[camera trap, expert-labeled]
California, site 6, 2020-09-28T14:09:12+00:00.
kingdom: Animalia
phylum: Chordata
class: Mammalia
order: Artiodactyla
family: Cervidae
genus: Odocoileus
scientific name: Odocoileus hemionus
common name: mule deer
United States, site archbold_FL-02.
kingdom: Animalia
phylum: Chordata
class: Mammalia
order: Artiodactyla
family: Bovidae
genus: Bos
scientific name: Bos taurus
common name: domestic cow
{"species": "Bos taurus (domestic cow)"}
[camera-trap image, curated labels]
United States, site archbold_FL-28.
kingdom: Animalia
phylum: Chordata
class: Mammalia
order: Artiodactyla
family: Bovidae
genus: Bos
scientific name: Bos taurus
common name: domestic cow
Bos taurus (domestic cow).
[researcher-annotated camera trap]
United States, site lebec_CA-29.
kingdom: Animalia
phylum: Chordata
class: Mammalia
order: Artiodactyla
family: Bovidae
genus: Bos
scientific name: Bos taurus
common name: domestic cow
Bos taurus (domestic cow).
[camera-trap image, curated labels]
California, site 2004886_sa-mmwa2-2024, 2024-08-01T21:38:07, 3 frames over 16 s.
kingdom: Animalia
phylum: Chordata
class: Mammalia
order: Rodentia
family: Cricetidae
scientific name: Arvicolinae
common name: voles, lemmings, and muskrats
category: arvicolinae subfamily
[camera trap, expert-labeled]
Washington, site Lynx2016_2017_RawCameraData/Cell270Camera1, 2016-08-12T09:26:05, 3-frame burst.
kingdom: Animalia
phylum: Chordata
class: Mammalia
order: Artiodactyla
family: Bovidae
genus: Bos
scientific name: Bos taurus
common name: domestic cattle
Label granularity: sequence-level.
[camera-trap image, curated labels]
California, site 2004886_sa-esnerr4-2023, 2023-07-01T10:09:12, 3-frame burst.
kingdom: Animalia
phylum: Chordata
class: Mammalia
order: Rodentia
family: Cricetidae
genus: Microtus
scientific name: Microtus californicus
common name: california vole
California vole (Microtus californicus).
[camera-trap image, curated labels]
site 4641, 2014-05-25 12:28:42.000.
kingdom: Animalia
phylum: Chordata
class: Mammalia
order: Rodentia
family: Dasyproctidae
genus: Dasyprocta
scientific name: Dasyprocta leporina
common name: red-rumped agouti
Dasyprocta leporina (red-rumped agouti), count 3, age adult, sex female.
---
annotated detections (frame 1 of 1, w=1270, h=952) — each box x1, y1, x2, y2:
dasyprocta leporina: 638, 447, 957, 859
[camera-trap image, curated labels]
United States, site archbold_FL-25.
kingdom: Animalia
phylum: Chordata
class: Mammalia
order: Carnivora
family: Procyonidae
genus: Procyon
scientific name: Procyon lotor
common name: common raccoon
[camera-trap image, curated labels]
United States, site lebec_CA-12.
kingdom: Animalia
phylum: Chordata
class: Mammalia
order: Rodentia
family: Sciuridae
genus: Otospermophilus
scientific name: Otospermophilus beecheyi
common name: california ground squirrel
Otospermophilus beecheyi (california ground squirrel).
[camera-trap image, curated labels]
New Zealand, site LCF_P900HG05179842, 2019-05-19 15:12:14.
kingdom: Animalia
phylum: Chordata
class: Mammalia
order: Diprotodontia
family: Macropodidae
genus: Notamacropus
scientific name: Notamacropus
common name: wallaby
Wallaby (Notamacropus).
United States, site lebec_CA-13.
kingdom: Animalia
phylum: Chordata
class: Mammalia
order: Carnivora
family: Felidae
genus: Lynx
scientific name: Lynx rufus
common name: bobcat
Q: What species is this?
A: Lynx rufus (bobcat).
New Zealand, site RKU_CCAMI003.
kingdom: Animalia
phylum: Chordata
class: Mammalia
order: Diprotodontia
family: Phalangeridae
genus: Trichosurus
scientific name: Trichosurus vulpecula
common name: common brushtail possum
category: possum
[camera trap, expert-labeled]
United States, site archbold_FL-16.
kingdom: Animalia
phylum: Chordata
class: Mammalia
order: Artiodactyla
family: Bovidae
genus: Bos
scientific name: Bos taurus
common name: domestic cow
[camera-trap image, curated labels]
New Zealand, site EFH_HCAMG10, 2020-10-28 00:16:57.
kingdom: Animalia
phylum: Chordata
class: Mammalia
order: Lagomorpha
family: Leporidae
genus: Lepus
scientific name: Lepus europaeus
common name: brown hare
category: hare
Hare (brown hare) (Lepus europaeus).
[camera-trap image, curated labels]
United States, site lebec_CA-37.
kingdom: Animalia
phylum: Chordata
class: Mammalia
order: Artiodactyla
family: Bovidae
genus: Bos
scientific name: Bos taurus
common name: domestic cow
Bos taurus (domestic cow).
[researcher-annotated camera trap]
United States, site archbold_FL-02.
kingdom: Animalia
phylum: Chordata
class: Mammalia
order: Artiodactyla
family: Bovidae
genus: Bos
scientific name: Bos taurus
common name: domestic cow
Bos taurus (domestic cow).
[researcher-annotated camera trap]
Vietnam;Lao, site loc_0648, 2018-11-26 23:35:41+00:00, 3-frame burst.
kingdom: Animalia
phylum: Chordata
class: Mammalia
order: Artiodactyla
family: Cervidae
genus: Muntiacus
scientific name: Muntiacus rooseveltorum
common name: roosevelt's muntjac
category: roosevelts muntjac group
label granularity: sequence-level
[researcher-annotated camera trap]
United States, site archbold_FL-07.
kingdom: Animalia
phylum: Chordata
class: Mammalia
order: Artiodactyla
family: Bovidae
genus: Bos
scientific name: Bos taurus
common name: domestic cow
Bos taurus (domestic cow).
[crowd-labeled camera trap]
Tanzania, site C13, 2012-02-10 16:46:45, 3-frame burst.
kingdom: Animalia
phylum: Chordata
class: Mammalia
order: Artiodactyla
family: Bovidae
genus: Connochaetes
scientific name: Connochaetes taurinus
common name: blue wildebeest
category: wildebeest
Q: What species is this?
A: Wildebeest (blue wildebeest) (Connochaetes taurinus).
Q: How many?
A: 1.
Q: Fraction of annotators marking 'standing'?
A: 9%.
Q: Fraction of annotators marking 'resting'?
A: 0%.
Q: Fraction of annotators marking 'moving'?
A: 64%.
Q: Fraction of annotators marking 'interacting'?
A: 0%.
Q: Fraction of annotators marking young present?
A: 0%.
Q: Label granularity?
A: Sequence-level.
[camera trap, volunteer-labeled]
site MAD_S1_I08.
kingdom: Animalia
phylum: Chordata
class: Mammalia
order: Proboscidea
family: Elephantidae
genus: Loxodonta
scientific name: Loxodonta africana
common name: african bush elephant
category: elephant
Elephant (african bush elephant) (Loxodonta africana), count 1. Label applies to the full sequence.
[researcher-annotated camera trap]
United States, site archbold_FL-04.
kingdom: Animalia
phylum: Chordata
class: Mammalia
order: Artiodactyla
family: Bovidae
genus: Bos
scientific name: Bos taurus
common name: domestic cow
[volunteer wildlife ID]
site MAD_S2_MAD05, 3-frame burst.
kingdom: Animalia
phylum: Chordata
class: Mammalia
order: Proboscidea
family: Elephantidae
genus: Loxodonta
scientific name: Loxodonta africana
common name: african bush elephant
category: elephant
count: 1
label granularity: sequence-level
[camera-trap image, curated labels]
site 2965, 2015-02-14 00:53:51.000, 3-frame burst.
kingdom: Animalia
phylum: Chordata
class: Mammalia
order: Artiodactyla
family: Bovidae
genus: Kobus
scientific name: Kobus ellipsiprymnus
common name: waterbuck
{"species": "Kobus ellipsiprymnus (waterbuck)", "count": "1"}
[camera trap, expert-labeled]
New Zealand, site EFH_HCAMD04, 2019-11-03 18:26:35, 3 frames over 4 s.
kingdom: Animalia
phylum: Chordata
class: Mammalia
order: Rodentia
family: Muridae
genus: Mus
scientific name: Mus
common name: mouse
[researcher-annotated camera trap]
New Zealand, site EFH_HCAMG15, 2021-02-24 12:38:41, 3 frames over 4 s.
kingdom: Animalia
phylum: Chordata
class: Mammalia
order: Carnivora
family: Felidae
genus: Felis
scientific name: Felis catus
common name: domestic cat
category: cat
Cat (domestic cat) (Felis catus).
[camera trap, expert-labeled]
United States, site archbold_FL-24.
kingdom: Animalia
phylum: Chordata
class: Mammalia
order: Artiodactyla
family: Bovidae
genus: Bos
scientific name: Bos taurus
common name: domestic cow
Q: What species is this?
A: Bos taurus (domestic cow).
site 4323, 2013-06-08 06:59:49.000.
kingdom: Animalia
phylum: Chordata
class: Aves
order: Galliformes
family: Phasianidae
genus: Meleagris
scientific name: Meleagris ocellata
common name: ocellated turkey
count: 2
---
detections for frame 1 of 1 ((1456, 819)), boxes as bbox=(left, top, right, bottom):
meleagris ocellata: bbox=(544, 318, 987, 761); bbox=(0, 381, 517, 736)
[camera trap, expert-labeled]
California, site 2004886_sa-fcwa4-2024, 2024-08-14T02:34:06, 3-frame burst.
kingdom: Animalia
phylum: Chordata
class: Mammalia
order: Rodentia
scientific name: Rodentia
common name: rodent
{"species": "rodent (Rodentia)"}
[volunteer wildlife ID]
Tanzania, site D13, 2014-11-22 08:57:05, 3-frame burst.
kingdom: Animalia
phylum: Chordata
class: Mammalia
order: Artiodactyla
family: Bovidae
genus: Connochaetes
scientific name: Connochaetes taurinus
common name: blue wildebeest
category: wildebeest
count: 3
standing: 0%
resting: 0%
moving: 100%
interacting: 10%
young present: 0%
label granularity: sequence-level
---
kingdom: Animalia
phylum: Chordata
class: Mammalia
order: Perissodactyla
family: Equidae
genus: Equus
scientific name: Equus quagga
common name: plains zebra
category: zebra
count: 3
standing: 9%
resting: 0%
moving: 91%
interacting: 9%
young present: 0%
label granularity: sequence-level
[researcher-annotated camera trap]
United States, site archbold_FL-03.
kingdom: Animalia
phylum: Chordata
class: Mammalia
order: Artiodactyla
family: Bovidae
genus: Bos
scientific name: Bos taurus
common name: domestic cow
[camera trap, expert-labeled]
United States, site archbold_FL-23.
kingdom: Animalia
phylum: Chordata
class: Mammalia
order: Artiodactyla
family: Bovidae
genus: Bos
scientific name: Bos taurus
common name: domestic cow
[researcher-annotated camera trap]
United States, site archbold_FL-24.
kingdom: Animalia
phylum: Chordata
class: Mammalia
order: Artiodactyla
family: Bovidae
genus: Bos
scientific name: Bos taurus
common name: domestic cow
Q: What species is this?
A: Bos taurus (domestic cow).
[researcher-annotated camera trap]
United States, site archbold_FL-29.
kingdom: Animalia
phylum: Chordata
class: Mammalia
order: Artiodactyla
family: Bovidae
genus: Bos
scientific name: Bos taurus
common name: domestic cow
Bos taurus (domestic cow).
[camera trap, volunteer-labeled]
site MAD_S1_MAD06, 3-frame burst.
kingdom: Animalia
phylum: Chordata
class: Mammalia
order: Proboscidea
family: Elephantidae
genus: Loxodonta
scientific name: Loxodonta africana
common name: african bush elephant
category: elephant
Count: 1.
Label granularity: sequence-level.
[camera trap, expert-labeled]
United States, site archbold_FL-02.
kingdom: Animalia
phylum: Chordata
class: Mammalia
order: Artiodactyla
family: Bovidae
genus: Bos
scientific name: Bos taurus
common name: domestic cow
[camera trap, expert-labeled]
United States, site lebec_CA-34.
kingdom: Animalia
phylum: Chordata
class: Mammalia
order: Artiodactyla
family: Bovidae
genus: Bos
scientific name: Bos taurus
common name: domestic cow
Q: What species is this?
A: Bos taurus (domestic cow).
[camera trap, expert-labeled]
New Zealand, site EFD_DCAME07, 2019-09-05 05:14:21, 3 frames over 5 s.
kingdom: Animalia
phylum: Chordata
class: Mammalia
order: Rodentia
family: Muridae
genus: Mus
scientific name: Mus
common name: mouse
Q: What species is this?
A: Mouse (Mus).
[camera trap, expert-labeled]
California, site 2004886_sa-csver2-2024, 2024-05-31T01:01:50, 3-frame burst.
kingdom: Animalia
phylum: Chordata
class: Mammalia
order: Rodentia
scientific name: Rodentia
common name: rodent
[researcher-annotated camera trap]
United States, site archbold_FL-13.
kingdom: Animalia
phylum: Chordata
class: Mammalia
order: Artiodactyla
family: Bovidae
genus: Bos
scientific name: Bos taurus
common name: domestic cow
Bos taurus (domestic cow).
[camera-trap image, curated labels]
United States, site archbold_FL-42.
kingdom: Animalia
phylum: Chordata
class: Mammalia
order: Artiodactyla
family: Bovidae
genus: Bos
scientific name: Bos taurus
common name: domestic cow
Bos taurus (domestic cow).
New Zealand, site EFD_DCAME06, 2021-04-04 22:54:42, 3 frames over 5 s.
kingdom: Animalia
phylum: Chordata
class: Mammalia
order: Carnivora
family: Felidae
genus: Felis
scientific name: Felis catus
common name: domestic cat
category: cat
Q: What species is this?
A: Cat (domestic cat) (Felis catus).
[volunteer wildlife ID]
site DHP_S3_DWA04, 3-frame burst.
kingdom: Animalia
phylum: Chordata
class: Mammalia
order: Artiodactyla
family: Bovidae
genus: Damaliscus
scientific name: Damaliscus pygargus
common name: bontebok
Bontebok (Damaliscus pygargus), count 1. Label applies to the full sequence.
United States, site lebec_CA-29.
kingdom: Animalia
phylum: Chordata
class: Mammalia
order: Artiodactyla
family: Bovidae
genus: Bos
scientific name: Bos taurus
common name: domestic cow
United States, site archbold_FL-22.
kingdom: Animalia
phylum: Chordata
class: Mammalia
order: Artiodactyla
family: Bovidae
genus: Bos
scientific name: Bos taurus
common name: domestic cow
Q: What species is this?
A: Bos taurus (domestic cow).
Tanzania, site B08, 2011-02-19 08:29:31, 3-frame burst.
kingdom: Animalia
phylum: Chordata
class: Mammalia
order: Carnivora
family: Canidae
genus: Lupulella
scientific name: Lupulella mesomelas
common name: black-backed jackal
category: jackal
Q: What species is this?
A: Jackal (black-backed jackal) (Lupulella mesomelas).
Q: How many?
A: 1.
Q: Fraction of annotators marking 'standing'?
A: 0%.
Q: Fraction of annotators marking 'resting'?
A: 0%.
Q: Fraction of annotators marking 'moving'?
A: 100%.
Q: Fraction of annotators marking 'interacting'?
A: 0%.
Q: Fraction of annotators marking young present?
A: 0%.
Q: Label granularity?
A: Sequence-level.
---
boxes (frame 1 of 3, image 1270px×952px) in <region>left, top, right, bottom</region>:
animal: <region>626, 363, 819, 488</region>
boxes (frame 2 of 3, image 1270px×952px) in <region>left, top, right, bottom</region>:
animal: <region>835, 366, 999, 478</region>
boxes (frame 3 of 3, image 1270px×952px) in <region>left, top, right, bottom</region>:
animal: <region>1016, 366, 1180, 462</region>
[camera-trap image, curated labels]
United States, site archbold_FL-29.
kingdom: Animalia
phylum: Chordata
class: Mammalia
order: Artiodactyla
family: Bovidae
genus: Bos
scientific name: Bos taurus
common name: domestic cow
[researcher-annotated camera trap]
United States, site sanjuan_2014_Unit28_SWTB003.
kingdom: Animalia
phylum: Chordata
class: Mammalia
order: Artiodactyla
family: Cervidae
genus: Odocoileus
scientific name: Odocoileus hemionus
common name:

What you should do
From the material above, copy each line that includes the word "frames".

Completed exercise
California, site 2004886_sa-mmwa2-2024, 2024-08-01T21:38:07, 3 frames over 16 s.
New Zealand, site EFH_HCAMD04, 2019-11-03 18:26:35, 3 frames over 4 s.
New Zealand, site EFH_HCAMG15, 2021-02-24 12:38:41, 3 frames over 4 s.
New Zealand, site EFD_DCAME07, 2019-09-05 05:14:21, 3 frames over 5 s.
New Zealand, site EFD_DCAME06, 2021-04-04 22:54:42, 3 frames over 5 s.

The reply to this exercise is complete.